▶ _TASK DESCRIPTION_
Copy out all of the material below word for word, with the same lines and the same punctuation. Omit the pictures from your copy.

───── RECORD EXCERPTS

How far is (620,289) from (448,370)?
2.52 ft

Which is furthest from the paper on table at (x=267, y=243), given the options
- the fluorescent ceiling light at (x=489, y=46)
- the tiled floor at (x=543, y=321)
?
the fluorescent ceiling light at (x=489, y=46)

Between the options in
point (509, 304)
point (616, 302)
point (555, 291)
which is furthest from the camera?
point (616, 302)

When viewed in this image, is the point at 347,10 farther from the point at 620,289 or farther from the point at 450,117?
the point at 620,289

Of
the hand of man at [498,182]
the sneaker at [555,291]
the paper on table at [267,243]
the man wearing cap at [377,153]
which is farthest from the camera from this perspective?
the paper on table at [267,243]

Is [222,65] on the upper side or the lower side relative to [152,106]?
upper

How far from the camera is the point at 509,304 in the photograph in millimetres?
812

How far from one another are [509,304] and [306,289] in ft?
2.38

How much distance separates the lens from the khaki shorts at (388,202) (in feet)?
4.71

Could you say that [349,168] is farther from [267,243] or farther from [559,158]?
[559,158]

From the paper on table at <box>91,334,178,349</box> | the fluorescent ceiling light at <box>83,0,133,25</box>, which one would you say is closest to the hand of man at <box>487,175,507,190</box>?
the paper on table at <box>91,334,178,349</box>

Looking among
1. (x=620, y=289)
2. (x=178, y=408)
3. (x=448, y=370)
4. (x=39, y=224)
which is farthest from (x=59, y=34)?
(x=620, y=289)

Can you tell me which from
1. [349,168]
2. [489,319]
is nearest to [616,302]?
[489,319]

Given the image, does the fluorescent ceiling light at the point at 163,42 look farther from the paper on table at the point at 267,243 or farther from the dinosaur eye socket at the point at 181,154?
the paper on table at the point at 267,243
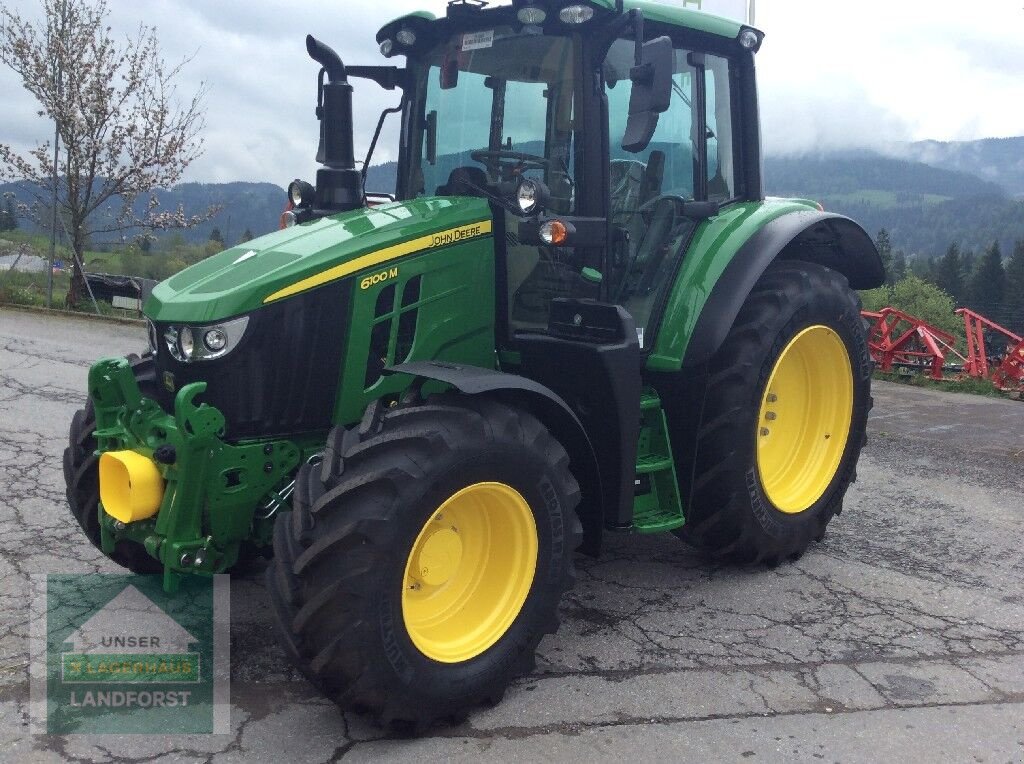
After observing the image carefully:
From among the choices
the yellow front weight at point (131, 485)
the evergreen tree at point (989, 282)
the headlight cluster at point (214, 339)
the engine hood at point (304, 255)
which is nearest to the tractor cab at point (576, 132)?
the engine hood at point (304, 255)

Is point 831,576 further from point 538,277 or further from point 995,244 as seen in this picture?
point 995,244

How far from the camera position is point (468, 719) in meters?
3.02

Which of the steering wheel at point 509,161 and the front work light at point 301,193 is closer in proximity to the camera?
the steering wheel at point 509,161

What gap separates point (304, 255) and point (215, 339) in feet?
1.40

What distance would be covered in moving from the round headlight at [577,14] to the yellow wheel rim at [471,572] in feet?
5.72

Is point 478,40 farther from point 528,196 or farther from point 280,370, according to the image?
point 280,370

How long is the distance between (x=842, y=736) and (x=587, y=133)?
7.61ft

──────────

▶ _SOLUTION FOR THIS EXERCISE_
How far is (620,289) from (448,370)?
2.52 ft

Which is furthest from the paper on table at (x=267, y=243), given the options
- the fluorescent ceiling light at (x=489, y=46)
- the tiled floor at (x=543, y=321)
?
the fluorescent ceiling light at (x=489, y=46)

Between the options in
point (509, 304)
point (616, 302)
point (555, 291)
which is furthest from the camera?
point (616, 302)

When viewed in this image, is the point at 347,10 farther from the point at 620,289 or farther from the point at 450,117?
the point at 620,289

Of
the hand of man at [498,182]
the sneaker at [555,291]
the paper on table at [267,243]
the man wearing cap at [377,153]
which is farthest from the camera from this perspective?
the paper on table at [267,243]

Is [222,65] on the upper side or the lower side relative to [152,106]?
upper

How far from the camera is the point at 509,304 in the photograph in millimetres?
812

How far from one another are [509,304] and [306,289] in ft?
2.38

How much distance separates the lens from the khaki shorts at (388,202) (in feet)?
4.71

Could you say that [349,168] is farther from [267,243] or farther from [559,158]?
[559,158]

From the paper on table at <box>91,334,178,349</box> | the fluorescent ceiling light at <box>83,0,133,25</box>, which one would you say is closest to the hand of man at <box>487,175,507,190</box>?
the paper on table at <box>91,334,178,349</box>

Looking among
1. (x=620, y=289)
2. (x=178, y=408)
3. (x=448, y=370)
4. (x=39, y=224)
which is farthest from (x=59, y=34)?
(x=620, y=289)

Can you tell me which from
1. [349,168]
2. [489,319]
is nearest to [616,302]?
[489,319]

Given the image, does the fluorescent ceiling light at the point at 163,42 look farther from the paper on table at the point at 267,243 or farther from the dinosaur eye socket at the point at 181,154?
the paper on table at the point at 267,243
After observing the image carefully:
From among the choices
the yellow front weight at point (131, 485)
the evergreen tree at point (989, 282)
the headlight cluster at point (214, 339)
the engine hood at point (304, 255)
which is nearest to the tractor cab at point (576, 132)?
the engine hood at point (304, 255)

Is point 831,576 further from point 538,277 or further from point 995,244 as seen in this picture?
point 995,244

How far from the camera position is point (468, 719) in meters?
3.02

Which of the steering wheel at point 509,161 and the front work light at point 301,193 is closer in proximity to the camera?
the steering wheel at point 509,161

What gap separates point (304, 255) and point (215, 339) in feet?
1.40

What distance would be covered in moving from the round headlight at [577,14] to the yellow wheel rim at [471,572] in feet?
5.72

Is point 478,40 farther from point 528,196 or farther from point 280,370, according to the image?
point 280,370

How long is the distance between (x=842, y=736) and (x=587, y=133)?
7.61ft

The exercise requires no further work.